Power Rangers Dino Super Charge – Forged Under Fire

“Is that all you got, you walking carnival?”

Vou ser bastante controverso nesse momento, mas eu realmente não entendo por que “Power Rangers Dino Charge” é tão aclamado assim. Quer dizer, é uma temporada MUITO LEGAL mesmo, eu gosto muito dos personagens, acho eles carismáticos, é muito gostoso de se assistir… até aí tudo bem. Mas não é uma temporada elaborada nem nada disso – na verdade, ela tem um roteiro bastante simplório que não chega nem mesmo a ser tão bom e/ou elaborado quanto o de “Wild Force”, que nem é uma das temporadas que eu considero que têm o melhor roteiro do mundo (guardo esse posto a temporadas como “Força do Tempo” e “RPM”). Começo esse texto com um quê de controvérsia porque eu sinto que vou dizer outra coisa controversa logo em seguida…

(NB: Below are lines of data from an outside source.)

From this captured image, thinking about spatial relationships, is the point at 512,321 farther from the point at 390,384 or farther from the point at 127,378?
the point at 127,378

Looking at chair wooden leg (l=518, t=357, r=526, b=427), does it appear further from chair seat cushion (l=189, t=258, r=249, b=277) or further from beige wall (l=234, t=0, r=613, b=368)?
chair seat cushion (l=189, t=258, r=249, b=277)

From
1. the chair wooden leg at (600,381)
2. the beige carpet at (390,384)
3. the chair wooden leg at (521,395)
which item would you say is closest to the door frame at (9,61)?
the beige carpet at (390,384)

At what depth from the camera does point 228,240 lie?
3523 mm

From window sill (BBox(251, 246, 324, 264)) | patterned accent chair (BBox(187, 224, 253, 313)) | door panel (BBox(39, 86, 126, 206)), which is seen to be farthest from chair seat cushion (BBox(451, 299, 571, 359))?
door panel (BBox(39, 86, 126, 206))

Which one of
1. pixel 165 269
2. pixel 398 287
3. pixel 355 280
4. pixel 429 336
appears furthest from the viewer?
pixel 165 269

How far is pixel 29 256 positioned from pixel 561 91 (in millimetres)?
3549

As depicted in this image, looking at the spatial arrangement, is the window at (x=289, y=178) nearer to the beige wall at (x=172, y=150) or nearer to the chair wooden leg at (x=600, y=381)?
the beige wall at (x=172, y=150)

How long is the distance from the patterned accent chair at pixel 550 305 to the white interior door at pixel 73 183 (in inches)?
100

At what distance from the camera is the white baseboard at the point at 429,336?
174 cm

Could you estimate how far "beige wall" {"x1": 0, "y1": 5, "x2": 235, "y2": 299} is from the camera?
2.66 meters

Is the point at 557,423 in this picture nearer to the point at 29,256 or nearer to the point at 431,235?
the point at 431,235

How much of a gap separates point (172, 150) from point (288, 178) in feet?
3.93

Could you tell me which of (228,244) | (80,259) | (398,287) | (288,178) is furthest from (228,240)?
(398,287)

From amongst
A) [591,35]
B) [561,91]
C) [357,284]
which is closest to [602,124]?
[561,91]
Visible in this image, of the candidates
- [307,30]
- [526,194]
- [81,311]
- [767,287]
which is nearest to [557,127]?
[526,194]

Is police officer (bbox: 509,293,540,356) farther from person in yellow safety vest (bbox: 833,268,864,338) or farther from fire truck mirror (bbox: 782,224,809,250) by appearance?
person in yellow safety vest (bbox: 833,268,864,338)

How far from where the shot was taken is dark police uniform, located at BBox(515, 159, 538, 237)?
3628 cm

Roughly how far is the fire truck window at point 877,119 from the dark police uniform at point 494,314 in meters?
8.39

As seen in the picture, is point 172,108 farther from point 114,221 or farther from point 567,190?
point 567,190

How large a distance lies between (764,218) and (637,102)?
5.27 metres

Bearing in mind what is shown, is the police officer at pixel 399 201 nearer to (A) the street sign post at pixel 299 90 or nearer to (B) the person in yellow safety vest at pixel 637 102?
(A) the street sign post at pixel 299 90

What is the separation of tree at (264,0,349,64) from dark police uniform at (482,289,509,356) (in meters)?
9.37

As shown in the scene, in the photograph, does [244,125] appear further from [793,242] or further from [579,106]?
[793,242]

É sério que os Rangers sem suas Energemas tiveram que ficar para trás na hora da batalha? Quer dizer, isso é tão anticlimático, e tão fora do que eu espero de “Power Rangers”, sabe? O monstro da semana tem o poder de atingir e restringir as Energemas dos Rangers, os impedindo de morfar, e quando isso acontece, Kendall resolve deixá-los para trás e partir para a luta com os Rangers que não tiveram suas Energemas atingidas, porque “é perigoso demais”, e isso só me faz pensar em outras temporadas nas quais os Rangers seguiam lutando mesmo quando, por algum motivo, os poderes deles não estavam disponíveis… é o caso dos Finales épicos de “Wild Force” e “Ninja Storm”, por exemplo, ou mesmo de “Mighty Morphin”, que nem é das minhas temporadas favoritas!

Acho muito sem noção eles ficarem para trás… e mesmo quando eles resolvem se unir à batalha, liderados por Shelby, não há muito que eles façam realmente até que as Energemas deles voltem ao normal e permita a morfagem. Quem ganha destaque em “Forged Under Fire” (exibido originalmente em 05 de março de 2016) é o Tyler, que está muito feliz por ter o seu pai novamente ao seu lado, e é o primeiro a tirar a restrição de sua Energema, mas ela acaba rachando e ele precisa se arriscar na lava para consertá-la e impedir que ela estrague de vez e ele perca o seu poder de uma vez por todas – isso rende um momento de pai e filho para Tyler e James, com direito a um quê de dramaticidade que, na verdade, não chega realmente a me atingir.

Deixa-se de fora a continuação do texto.